Stratolaunch Behemoth, World’s Largest Airplane Completes First Test Flight

Stratolaunch Behemoth, World's Largest Airplane Completes First Test Flight

The world’s largest airplane – a Stratolaunch behemoth with two fuselages and six Boeing 747 engines – has completed its first test flight in California.

The mega jet successfully did its maiden voyage over the Mojave Desert recently.

Stratolaunch behemoth is designed to carry into space, and drop, a rocket that would in turn ignite to deploy satellites.

It is expected to provide a more flexible way to deploy satellites than vertical takeoff rockets because this way all you need is a long runway for takeoff.
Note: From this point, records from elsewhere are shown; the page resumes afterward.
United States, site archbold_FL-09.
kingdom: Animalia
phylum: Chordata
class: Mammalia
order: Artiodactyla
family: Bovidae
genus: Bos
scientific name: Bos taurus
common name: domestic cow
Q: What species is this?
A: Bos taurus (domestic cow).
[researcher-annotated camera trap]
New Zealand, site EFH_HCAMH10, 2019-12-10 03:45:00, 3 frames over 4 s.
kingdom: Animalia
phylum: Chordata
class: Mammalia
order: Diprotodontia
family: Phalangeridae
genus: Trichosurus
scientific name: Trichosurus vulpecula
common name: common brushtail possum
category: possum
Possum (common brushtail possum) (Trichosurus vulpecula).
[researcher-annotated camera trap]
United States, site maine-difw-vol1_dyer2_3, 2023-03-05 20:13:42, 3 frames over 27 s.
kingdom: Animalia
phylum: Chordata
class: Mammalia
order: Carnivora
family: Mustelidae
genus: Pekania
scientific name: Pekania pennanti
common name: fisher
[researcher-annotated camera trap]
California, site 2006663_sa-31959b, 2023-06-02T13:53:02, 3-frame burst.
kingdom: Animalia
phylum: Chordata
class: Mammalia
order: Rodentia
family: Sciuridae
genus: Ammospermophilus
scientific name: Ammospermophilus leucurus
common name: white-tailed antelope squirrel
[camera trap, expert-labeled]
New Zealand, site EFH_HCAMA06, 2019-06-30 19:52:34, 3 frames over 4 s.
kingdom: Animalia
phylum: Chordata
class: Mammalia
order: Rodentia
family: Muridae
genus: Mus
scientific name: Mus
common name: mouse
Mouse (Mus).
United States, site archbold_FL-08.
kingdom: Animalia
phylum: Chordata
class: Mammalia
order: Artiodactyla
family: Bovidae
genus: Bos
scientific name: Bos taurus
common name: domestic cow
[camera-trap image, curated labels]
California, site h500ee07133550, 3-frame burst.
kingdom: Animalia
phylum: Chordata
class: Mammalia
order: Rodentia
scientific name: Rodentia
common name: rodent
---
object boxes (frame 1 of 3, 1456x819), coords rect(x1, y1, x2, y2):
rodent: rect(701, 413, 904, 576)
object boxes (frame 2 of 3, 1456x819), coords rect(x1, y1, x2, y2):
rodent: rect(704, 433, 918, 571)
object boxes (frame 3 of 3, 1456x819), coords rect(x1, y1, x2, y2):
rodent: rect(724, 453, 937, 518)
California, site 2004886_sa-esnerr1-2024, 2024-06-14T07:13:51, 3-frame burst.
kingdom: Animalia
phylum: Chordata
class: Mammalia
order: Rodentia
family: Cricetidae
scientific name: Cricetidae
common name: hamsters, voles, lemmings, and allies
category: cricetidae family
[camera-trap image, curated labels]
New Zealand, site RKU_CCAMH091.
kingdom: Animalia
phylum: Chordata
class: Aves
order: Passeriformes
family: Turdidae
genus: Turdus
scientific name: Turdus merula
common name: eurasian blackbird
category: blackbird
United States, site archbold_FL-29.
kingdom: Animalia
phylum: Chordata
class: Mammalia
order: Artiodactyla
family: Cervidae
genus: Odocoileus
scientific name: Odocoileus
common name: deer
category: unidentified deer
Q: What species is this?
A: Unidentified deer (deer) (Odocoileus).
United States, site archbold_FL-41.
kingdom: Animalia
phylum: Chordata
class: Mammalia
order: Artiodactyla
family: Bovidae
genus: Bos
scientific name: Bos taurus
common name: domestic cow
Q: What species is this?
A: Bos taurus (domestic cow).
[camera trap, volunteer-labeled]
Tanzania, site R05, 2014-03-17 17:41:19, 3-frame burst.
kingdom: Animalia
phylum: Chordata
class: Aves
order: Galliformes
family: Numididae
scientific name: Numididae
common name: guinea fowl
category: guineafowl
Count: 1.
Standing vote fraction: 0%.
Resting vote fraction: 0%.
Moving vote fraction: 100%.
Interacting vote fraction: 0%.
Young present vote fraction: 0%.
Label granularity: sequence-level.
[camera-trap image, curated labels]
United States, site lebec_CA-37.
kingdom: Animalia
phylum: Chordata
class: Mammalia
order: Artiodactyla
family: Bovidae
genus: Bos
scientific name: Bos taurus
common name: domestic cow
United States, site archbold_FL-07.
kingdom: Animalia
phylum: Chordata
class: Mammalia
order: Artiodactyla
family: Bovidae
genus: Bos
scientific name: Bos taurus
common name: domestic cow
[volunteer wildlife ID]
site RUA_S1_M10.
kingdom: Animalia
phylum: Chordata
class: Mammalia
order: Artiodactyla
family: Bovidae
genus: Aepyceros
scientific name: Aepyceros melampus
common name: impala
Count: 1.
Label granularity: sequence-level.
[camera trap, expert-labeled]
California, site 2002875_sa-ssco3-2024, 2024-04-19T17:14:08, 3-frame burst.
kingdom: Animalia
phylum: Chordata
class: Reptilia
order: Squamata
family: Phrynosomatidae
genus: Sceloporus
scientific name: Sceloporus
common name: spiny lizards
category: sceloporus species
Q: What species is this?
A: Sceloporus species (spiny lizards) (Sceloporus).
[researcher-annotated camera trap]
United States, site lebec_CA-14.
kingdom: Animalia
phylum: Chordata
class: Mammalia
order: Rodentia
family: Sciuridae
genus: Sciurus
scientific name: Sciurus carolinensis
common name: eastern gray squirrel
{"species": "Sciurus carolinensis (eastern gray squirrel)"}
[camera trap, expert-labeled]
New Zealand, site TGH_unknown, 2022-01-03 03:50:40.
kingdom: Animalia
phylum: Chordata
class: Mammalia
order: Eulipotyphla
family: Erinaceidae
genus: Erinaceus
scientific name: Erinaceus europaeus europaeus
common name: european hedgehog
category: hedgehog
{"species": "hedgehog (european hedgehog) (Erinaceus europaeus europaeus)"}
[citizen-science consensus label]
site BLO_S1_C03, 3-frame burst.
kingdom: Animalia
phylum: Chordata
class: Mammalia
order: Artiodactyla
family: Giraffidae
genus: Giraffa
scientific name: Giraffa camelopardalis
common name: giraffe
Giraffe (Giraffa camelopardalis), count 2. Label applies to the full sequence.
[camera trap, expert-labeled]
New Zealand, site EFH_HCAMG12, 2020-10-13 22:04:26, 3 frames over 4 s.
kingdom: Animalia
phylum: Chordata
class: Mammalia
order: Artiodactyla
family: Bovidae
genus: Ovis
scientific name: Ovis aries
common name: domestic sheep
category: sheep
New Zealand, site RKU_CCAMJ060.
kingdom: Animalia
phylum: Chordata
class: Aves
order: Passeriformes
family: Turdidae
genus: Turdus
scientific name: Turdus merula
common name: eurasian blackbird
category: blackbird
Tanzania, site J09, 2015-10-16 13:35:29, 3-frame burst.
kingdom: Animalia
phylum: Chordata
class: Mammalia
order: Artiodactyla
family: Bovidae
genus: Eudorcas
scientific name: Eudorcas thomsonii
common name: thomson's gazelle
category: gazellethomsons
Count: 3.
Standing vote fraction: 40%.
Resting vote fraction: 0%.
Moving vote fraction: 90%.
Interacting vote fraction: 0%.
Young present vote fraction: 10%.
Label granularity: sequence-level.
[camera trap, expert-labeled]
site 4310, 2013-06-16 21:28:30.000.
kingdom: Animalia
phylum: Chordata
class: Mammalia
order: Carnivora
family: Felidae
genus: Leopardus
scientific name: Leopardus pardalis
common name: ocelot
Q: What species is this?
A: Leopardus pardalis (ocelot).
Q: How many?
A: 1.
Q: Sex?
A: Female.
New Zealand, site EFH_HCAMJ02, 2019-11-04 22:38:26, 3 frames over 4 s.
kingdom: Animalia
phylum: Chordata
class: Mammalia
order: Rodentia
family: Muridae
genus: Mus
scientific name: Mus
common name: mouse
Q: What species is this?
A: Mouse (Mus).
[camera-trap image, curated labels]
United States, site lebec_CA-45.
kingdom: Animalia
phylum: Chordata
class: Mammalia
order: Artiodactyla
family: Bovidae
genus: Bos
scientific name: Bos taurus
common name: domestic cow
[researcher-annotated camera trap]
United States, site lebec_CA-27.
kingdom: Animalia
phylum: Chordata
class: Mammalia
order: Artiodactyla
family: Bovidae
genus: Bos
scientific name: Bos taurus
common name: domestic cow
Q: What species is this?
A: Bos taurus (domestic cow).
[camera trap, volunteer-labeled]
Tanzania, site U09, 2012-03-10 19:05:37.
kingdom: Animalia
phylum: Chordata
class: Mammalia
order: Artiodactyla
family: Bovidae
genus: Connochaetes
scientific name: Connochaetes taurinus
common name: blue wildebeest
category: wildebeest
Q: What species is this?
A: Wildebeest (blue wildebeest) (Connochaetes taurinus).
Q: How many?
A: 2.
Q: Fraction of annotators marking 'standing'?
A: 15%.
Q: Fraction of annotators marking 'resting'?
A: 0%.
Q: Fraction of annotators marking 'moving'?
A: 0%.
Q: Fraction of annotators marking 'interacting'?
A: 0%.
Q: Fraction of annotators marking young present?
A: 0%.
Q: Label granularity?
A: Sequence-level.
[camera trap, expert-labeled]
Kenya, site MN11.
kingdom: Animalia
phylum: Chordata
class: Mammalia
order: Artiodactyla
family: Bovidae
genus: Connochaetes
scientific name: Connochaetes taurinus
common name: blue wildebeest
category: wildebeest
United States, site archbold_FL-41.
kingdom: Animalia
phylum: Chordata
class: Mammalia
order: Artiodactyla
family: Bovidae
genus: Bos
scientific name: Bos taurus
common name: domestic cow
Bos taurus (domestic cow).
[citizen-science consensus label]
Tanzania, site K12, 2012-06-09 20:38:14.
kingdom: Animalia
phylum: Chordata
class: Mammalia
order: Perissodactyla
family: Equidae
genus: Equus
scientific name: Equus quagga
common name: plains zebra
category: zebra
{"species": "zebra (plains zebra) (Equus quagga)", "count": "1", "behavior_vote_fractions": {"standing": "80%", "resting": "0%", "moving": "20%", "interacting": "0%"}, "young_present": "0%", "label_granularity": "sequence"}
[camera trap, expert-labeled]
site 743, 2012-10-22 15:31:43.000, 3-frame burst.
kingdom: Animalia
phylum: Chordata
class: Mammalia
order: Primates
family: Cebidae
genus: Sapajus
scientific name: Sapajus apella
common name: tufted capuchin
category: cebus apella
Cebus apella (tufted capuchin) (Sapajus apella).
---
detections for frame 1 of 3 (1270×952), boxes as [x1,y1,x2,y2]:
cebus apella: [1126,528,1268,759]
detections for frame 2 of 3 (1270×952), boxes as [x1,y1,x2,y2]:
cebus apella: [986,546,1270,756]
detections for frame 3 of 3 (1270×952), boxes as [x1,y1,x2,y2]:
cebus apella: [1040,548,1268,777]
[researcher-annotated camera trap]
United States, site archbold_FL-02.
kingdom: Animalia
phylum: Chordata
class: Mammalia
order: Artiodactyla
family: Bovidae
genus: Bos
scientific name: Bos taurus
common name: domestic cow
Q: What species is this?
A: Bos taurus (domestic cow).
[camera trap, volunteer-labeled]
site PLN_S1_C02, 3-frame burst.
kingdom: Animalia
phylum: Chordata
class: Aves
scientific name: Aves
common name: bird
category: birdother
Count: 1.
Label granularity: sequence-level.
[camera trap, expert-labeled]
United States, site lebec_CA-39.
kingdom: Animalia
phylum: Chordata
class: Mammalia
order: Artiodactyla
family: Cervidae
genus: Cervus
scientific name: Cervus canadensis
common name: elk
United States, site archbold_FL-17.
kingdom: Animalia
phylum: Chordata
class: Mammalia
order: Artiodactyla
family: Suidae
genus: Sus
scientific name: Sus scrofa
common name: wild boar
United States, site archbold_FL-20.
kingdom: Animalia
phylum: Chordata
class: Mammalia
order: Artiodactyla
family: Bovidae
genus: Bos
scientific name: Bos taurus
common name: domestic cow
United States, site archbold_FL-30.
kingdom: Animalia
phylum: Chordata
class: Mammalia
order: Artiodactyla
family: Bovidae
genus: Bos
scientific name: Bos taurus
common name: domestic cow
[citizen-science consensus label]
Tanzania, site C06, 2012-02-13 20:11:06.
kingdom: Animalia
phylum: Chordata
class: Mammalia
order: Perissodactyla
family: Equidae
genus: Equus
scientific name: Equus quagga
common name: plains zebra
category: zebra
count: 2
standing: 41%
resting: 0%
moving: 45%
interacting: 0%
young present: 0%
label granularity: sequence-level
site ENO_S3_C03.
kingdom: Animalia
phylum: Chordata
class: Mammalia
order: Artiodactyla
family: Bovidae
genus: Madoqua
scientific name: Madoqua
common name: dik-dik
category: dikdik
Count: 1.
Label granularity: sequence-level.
It was developed by Scaled Composites, an engineering company.

The aircraft is very big as its wing span is longer than a football field, or about 1.5 times that of an Airbus A380.

Specially, the wingspan is 117 meters; that of an Airbus A380 is just under 80.

The airplane flew for about two and a half hours, according to the Stratolaunch.

Up to now, it had just completed its tests on the ground.

It hit a top speed of 304 kilometers per hour (189 mph) and reached an altitude of 17,000 feet, or 5,182 meters.

“What a fantastic first flight,” said Jean Floyd, CEO of Stratolaunch.

“Today’s flight furthers our mission to provide a flexible alternative to ground-launched systems,” he further added.

Stratolaunch was sponsored by Paul Allen, a co-founder of Microsoft as a way to get into the market for launching small satellites, but Allen died in October of last year so the future of the company is uncertain.